The Journalist

Award-winning reporter Sandra Nyaira says she’d be reduced to selling tomatoes on the street if she returned.

The Journalist

Award-winning reporter Sandra Nyaira says she’d be reduced to selling tomatoes on the street if she returned.

It’s the bustle of the newsroom that she misses the most.



As the political editor of the Daily News in Zimbabwe, Sandra Nyaira spent most days tackling hot-button news stories with fellow journalists in an environment that she recalls “felt alive with energy”.



Six years later, she does most of her reporting from her home in the United Kingdom. While earning a masters degree in international journalism from the City University in London in 2002, Zimbabwean authorities shuttered the Daily News along with other independent newspapers in the country.



“It’s very different working outside of Zimbabwe in that you don’t get the newsroom experience,” she said. “Now I write stories from my bedroom and I don’t speak to anyone else. When I was at the Daily News, we would all sit around and discuss story ideas or brainstorm how to tackle a particular piece.”



At 22, she took her first reporting job with a government-owned paper and then moved on to the state-run Zimbabwe Inter-Africa News Agency, where she won four national awards as well as a Reuters’ award. In 1999, the Daily News editor in chief hired her and she went on to become Zimbabwe’s first woman political editor.



Her career continued its upward trajectory when, at 27, she won the International Women’s Media Foundation Courage in Journalism Award. But everything changed later that year when she lost her job at the Daily News and struggled to make ends meet as a foreign reporter in the UK.



Determined to succeed despite her changed circumstances, she slowly established herself as a respected freelance journalist. In the past few years alone, her work has appeared in the Sunday Times, the Guardian, the British Journalism Review and elsewhere but she spends most of her time writing for the Association of Zimbabwean Journalists, an organisation which she helped found, and working as a correspondent for Studio 7, a radio service on the US-government funded Voice of America in Washington DC.



“I prefer reporting from Zimbabwe and writing for my own people,” she said. “I guess it is good to write for an international audience, but not everyone who reads my stories is interested in Zimbabwe. When I was writing for my own people, they would want to know what is happening in their old backyards.”

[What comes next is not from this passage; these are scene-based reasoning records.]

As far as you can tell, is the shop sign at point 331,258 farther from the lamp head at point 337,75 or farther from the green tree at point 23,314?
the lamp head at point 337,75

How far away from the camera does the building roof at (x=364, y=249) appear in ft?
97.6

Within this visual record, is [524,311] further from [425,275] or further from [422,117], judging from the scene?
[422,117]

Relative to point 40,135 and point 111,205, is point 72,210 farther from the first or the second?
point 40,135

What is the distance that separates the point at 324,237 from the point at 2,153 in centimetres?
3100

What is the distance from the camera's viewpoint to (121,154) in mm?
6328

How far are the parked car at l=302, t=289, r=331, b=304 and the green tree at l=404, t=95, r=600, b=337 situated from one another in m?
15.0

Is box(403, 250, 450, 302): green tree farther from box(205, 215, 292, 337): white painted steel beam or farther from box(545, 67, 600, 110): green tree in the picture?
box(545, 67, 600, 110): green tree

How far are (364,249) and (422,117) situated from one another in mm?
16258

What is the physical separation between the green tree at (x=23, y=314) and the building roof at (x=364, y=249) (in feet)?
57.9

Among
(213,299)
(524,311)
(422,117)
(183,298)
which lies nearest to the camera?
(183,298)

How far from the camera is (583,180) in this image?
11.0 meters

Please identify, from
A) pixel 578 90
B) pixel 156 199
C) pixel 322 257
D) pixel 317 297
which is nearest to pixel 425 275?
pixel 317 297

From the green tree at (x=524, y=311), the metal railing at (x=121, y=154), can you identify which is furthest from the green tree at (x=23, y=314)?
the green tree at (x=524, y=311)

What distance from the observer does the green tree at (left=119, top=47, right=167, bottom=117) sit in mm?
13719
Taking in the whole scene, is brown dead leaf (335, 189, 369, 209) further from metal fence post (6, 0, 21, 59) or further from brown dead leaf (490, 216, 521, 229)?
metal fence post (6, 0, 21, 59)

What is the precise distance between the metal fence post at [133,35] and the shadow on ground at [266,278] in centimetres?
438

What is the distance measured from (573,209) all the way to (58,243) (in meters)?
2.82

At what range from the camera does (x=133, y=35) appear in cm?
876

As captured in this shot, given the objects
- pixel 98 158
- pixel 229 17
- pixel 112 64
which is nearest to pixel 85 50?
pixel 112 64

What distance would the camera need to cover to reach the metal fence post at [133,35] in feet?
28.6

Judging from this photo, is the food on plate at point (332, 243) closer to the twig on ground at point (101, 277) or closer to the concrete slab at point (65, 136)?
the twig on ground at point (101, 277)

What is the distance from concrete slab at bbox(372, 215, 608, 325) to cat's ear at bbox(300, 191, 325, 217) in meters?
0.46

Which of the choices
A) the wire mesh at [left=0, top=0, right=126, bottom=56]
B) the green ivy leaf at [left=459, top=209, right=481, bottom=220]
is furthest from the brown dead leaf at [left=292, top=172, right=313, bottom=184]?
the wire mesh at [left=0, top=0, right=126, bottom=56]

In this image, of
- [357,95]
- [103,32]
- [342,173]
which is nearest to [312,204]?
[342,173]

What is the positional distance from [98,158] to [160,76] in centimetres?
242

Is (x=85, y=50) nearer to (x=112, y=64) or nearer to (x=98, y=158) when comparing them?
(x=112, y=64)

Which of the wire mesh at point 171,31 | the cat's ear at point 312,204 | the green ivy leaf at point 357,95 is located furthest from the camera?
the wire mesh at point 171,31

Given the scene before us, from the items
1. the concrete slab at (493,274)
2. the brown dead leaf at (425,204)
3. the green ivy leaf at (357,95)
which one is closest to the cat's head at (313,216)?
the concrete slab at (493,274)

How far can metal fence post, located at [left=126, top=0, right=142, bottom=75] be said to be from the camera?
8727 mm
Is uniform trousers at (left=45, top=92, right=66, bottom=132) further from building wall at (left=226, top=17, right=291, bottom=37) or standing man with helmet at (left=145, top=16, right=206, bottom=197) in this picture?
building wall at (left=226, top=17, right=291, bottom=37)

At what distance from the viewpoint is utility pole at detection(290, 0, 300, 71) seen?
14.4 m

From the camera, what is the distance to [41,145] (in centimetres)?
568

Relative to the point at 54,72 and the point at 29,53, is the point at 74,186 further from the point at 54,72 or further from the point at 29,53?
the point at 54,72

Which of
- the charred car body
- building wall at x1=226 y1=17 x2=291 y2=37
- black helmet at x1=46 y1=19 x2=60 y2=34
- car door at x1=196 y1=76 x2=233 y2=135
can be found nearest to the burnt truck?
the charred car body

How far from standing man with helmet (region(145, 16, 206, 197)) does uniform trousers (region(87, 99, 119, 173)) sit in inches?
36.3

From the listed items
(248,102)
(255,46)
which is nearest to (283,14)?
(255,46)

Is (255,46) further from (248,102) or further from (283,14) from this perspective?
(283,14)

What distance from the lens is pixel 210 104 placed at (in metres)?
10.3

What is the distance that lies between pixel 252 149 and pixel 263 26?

She said that she, along with many other Zimbabwean journalists working abroad, would return to their home country to report if that was an option.



“Everyone I knew who is part of the Zimbabwe journalism community here wants to go back,” she said. “The main reason we’re not in Zimbabwe right now is that we have no jobs to go home to. The newspapers where we worked were closed down so it did not make any sense to go back when you were not going to have a job.”



Leaving home did not come without its personal costs.



“My whole family is back in Zimbabwe – my siblings, my mother and father,” she said. “I have two nephews who have been born since I’ve been gone – one just turned two and the other one will be two in October. It is hard. I try to get the little ones to say something on the phone because I can hear their voices in the background. I just want to be with them.”



But returning home would not only leave her without a career but would also find her without an income to help support the loved ones who she has left behind.



“I could have returned to sell tomatoes on the streets,” she noted ruefully. “If I wasn’t here working, I wouldn’t be able to buy anything for my family. It’s a catch-22.”



With no signs of the political and economic environment improving any time soon, Nyaira will head to Washington DC in the fall to do a media fellowship.



Should the situation for reporters change, she said she would eagerly return to Zimbabwe.



“If they repeal the draconian media laws that have prohibited journalists from doing their work, many newspapers would be formed,” she said. “So many people are waiting to invest in their own country. When I go back home someday, I’m going to start my own project, my own TV station.”



Jennifer Koons is an IWPR reporter in London.